Re: [PATCH 1/1] rcu/rcuscale: Stop kfree_scale_thread thread(s) after unloading rcuscale

From: Joel Fernandes
Date: Tue Mar 14 2023 - 19:30:12 EST


On Tue, Mar 14, 2023 at 7:02 PM Paul E. McKenney <paulmck@xxxxxxxxxx> wrote:
>
> On Mon, Mar 13, 2023 at 04:04:03PM +0800, Qiuxu Zhuo wrote:
> > When running the 'kfree_rcu_test' test case with commands [1] the call
> > trace [2] was thrown. This was because the kfree_scale_thread thread(s)
> > still run after unloading rcuscale and torture modules. Fix the call
> > trace by invoking kfree_scale_cleanup() when removing the rcuscale module.
>
> Good catch, thank you!
>
> > [1] modprobe torture
> > modprobe rcuscale kfree_rcu_test=1
>
> Given that loading the rcuscale kernel module automatically pulls in
> the rcuscale kernel module, why the "modprobe torture"? Is doing the
> modprobes separately like this necessary to reproduce this bug?
>
> If it reproduces without manually loading and unloading the "torture"
> kernel module, could you please update the commit log to show that
> smaller reproducer?
>
> > // After some time
> > rmmod rcuscale
> > rmmod torture
> >
> > [2] BUG: unable to handle page fault for address: ffffffffc0601a87
> > #PF: supervisor instruction fetch in kernel mode
> > #PF: error_code(0x0010) - not-present page
> > PGD 11de4f067 P4D 11de4f067 PUD 11de51067 PMD 112f4d067 PTE 0
> > Oops: 0010 [#1] PREEMPT SMP NOPTI
[..]
> > Call Trace:
> > <TASK>
> > ? kvfree_call_rcu+0xf0/0x3a0
> > ? kthread+0xf3/0x120
> > ? kthread_complete_and_exit+0x20/0x20
> > ? ret_from_fork+0x1f/0x30
> > </TASK>
> > Modules linked in: rfkill sunrpc ... [last unloaded: torture]
> > CR2: ffffffffc0601a87
> > ---[ end trace 0000000000000000 ]---
> >
> > Fixes: e6e78b004fa7 ("rcuperf: Add kfree_rcu() performance Tests")
> > Signed-off-by: Qiuxu Zhuo <qiuxu.zhuo@xxxxxxxxx>
> > ---
> > kernel/rcu/rcuscale.c | 7 +++++++
> > 1 file changed, 7 insertions(+)
> >
> > diff --git a/kernel/rcu/rcuscale.c b/kernel/rcu/rcuscale.c
> > index 91fb5905a008..5e580cd08c58 100644
> > --- a/kernel/rcu/rcuscale.c
> > +++ b/kernel/rcu/rcuscale.c
> > @@ -522,6 +522,8 @@ rcu_scale_print_module_parms(struct rcu_scale_ops *cur_ops, const char *tag)
> > scale_type, tag, nrealreaders, nrealwriters, verbose, shutdown);
> > }
> >
> > +static void kfree_scale_cleanup(void);
> > +
>
> I do applaud minmimizing the size of the patch, but in this case could you
> please pull the kfree_scale_cleanup() function ahead of its first use?

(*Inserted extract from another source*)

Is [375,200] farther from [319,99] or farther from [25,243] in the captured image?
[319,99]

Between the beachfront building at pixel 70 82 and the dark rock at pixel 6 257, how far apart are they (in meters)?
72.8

The only trouble with moving the function like that is, the file is
mostly split across kfree and non-kfree functions. So moving a kfree
function to be among the non-kfree ones would look a bit weird.
Perhaps a better place for the function declaration could be a new
"rcuscale.h". But I am really Ok with Paul's suggestion as well.

Reviewed-by: Joel Fernandes (Google) <joel@xxxxxxxxxxxxxxxxx>

thanks,

- Joel


>
> Thanx, Paul
>
> > static void
> > rcu_scale_cleanup(void)
> > {
> > @@ -542,6 +544,11 @@ rcu_scale_cleanup(void)
> > if (gp_exp && gp_async)
> > SCALEOUT_ERRSTRING("No expedited async GPs, so went with async!");
> >
> > + if (kfree_rcu_test) {
> > + kfree_scale_cleanup();
> > + return;
> > + }
> > +
> > if (torture_cleanup_begin())
> > return;
> > if (!cur_ops) {
> > --
> > 2.17.1
> >